If the smell is totally offputting even after a shower (and I mean really bad), then it could be an indicator of an imbalance in your genitals. In that case, do yourself a favor and see your physician.

Taste: Is directly related to our sense of smell, see above.

Gagging: There are ways to teach yourself to get over it if you really think that putting an entire penis into your mouth is imperative. However, in most cases, it’s completely unnecessary. Remember the extreme sports analogy I mentioned earlier? Exactly. There are many sensual, pleasurable, creative ways to give someone an amazing oral experience without a deep throating marathon. Think outside the box.

Bodily secretions: We don’t necessarily want to have blood or semen in our mouths. If you suspect your partner might be getting her period, ask her. Decent human beings will let you know if they are bleeding. In regards to semen —  if you don’t want it in your mouth, stop just before ejaculation is happening and let your hands finish the work.

You will be encountering some normal secretions that appear in the genitals when we are aroused. If these become too much for you, simply take it incrementally. Read my next paragraph re oral slow-sex style and you’ll understand what I mean.

A third side note for this article. If you don’t like receiving oral sex, many a time it’s due to being disgusted for your partner, even if they’re not disgusted. Or perhaps you feel very uncomfortable about your partner looking at your genitals from that vantage point. If your partner really wants to give you oral pleasure, I would highly recommend you learn how to relax, let go, and let them go at it. Here are a few tips re letting go in bed generally

Learn to enjoy giving and receiving oral sex — the slow sex way.

We established that oral sex is not a requirement. If you feel pressured to doing it, it is a completely different experience than when you are thrilled and excited about it. Most loving, caring partners would much rather the latter. 

If you are genuinely disturbed by the whole thing, don’t bother. However, if you know how much your partner enjoys oral sex and you want to gift it to them, I highly recommend trying slow-sex style oral.

When practicing slow sex, our main focus is connecting to ourselves and to our partner. We are not aiming for an orgasm of any kind (although they do tend to arrive by themselves at times). We explore our body and its interactions with our partner’s body. We come with curiosity and acceptance of whatever might present itself. In order to maintain this mindfulness, we need to slow down our movements, hence the name slow sex. The energies are sensual rather than sexual.

Applying these principles for oral sex means that we do everything softly. A soft gaze, a soft mouth, a soft tongue. Slow, long movements. Constantly remaining connected to our own pleasure and to our partner’s. We’re not trying to make them orgasm. We explore the journey of our mouth over their genitals. And we move on from there when we feel called to explore something else.

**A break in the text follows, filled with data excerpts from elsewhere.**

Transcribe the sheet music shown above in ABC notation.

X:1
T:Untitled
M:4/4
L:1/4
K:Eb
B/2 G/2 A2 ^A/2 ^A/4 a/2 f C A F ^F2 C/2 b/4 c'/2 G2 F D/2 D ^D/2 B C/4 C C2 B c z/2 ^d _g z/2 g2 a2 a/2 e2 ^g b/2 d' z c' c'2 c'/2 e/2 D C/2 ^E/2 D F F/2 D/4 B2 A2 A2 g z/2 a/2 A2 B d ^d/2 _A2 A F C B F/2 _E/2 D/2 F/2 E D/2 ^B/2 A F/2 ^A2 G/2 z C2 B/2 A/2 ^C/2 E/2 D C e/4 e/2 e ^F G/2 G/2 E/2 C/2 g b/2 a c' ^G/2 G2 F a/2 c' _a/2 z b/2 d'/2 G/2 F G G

When this is the oral sex approach, instead of a hard-core race to get someone to orgasm, most people find it arousing and pleasing. It is not as straining or embarrassing. It’s usually exciting and fulfilling. 

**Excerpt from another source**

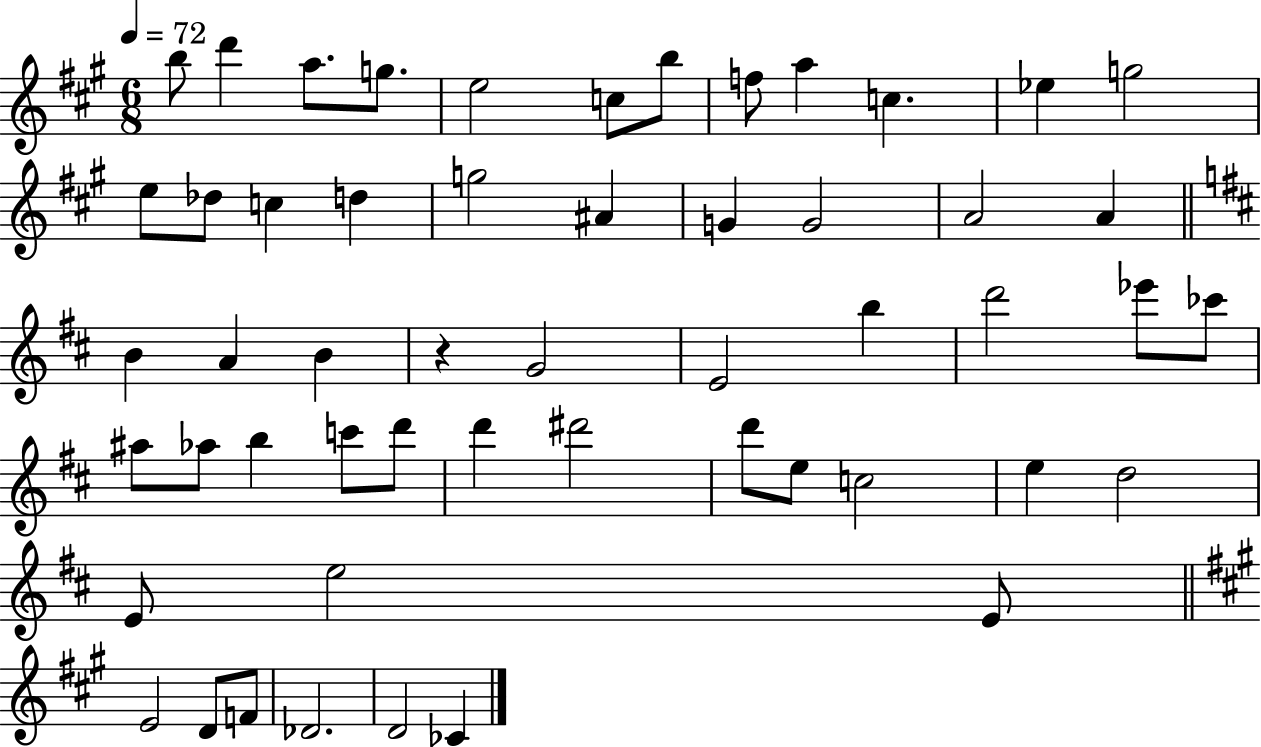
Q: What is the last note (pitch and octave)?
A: CES4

Remember that when things get too exciting in sex, it is harder to maintain the slow, mindful approach. Our bodies start to get restless and we crave a “closure” of some sort. That’s totally fine, but if we don’t want to do the oral marathon, we can move to other forms of enjoyable sex when we feel like going harder and faster.

TL:DR

If you’re not really into oral sex but you know how much your partner would appreciate it if you go down on them, you can:

  • Only do it occasionally;
  • Minimize the aspects that make you cringe about oral delight;
  • Go super-slow and tap into your own arousal while giving them pleasure, wholeheartedly.